Image by Chamath Palihapitiya
“This is not about Russian ads,” he went on to say. “This is a global problem ... It is eroding the core foundations of how people behave by and between each other.”
Palihapitiya also spoke about no longer using the site or allowing his children to. “I can control my decision, which is that I don’t use that shit," he said. "I can control my kids’ decisions, which is that they’re not allowed to use that shit.”
Last month ex-Facebook president Sean Parker also made damning comments, about the site's lack of social and moral responsibility arguing that from the beginning it exploited “a vulnerability in human psychology”.
“It literally changes your relationship with society, with each other. It probably interferes with productivity in weird ways. God only knows what it’s doing to our children’s brains,” he said.

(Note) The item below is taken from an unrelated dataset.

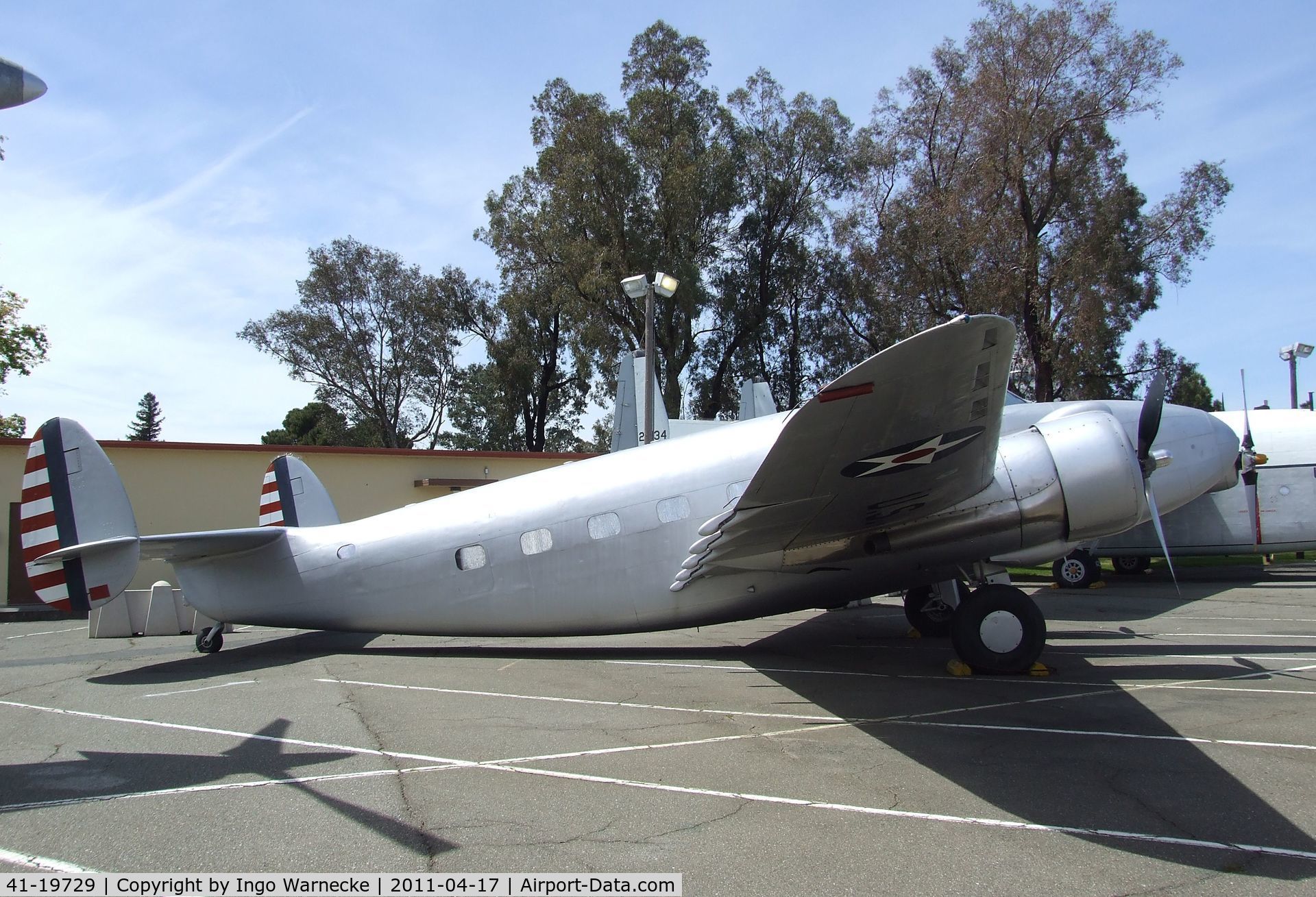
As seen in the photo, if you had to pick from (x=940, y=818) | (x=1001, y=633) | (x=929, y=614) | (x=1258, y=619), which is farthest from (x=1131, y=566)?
(x=940, y=818)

Zuckerberg himself has said he doesn't use the site and both Steve Jobs and Jonathan Ive (Apple's chief design officer) admitted they have strict limitations on how their children are allowed to interact with technology designed to be so addictive.
Adam Alter writes in his cautionary tale on technology, Irresistible: “Walter Isaacson, who ate dinner with the Jobs family while researching his biography of Steve Jobs, told Bilton that, “No one ever pulled out an iPad or computer. The kids did not seem addicted at all to devices.” It seemed as if the people producing tech products were following the cardinal rule of drug dealing: never get high on your own supply.”
The news is another wave in what has been a tsunami of bad press for the social media giant over the last year. Facebook has recently been forced to admit they sold $100,000 worth of adverts to fake Russian accounts in order to influence the 2016 US election. It is estimated this propaganda reached 126m people in America.
And last month Facebook and Twitter agreed to hand over information to the Commons watchdog committee in order to aid an enquiry into Russian-sponsored pro-Brexit accounts which may have aided the Leave vote during the referendum.
Image by Getty
Add onto that the criticism they have faced over their controversial live function, which has not only hosted streams of suicides, rapes and the murder of an 11-month-old girl but raised ethical concerns about the welfare of employees brought on to monitor this content.
So keen were they to rush ahead with the new function that might keep people on the site longer that initially there was only one moderator for every half a million users.
Needless to say, Mark Zuckerberg's virtual reality tour of hurricane-stricken Puerto Rico to show off their new Spaces feature in October did not soften his image. The stunt was branded tasteless and opportunistic rather than reinventing him as a humanitarian saviour.
Palihapitiya called on people to evaluate their relationship with social media, "You gotta decide how much you’re going to give up," he said. "How much of your intellectual independence.”